## begin

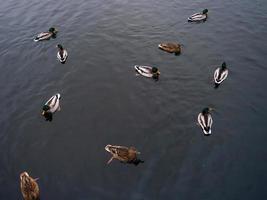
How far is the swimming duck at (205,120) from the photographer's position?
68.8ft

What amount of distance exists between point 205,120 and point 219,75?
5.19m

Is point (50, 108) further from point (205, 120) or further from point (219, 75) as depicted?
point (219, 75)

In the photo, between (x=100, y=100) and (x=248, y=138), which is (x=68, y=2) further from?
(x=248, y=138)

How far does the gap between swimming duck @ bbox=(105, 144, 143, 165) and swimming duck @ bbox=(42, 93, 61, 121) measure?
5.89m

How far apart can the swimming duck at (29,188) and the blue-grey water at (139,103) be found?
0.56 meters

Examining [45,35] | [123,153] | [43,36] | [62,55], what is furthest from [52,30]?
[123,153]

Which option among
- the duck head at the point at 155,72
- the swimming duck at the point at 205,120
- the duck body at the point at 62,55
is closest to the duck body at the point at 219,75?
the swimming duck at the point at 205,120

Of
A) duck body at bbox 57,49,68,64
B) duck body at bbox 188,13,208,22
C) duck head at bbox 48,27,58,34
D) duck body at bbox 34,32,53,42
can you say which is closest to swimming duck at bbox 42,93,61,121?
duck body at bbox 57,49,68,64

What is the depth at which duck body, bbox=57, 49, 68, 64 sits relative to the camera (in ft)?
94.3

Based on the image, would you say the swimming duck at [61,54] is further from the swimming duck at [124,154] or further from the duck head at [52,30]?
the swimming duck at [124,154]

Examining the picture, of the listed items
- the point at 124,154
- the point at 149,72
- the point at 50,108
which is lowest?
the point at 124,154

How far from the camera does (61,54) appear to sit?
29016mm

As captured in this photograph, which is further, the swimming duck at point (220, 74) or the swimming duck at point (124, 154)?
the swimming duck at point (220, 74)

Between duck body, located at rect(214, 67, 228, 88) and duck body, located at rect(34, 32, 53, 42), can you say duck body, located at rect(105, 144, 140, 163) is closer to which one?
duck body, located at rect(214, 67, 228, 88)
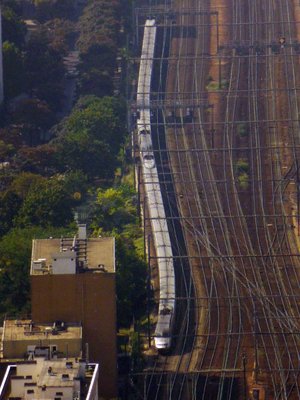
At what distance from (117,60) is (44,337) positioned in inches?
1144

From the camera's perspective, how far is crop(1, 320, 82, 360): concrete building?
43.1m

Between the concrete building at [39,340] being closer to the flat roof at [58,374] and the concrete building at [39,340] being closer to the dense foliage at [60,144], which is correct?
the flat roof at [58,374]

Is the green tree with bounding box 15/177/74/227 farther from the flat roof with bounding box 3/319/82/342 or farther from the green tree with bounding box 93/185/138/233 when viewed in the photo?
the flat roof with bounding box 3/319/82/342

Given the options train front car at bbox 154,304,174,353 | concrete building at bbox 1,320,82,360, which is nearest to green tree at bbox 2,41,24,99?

## end
## begin

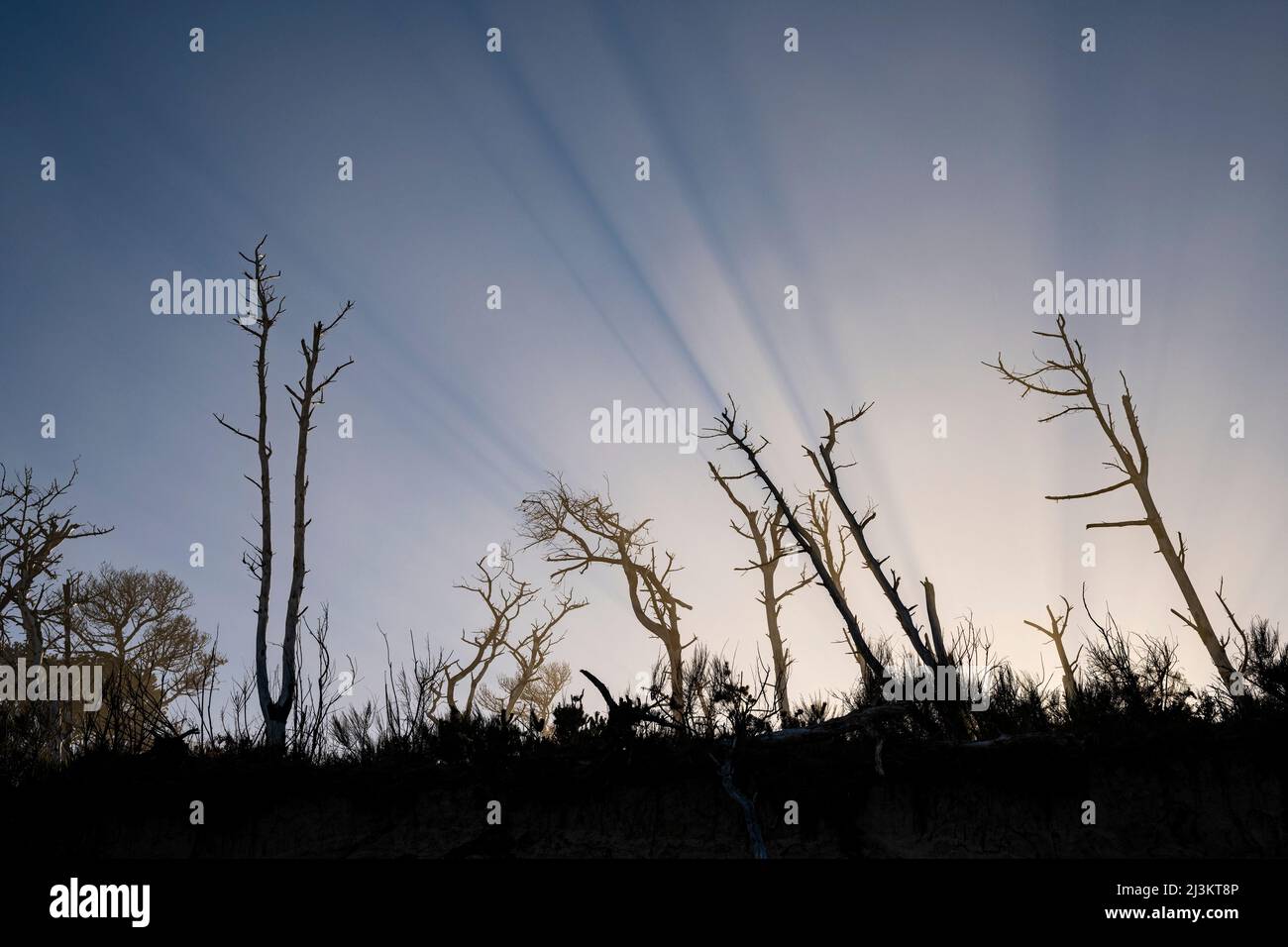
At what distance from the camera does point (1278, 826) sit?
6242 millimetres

## end

Pull out every line above that contains the word "distance" and copy each one.

What amount of distance exists between point 205,120 and point 219,75?
At what distance from (117,60) is (44,337) positioned in inches?
At what distance from the camera does point (1278, 826) sit?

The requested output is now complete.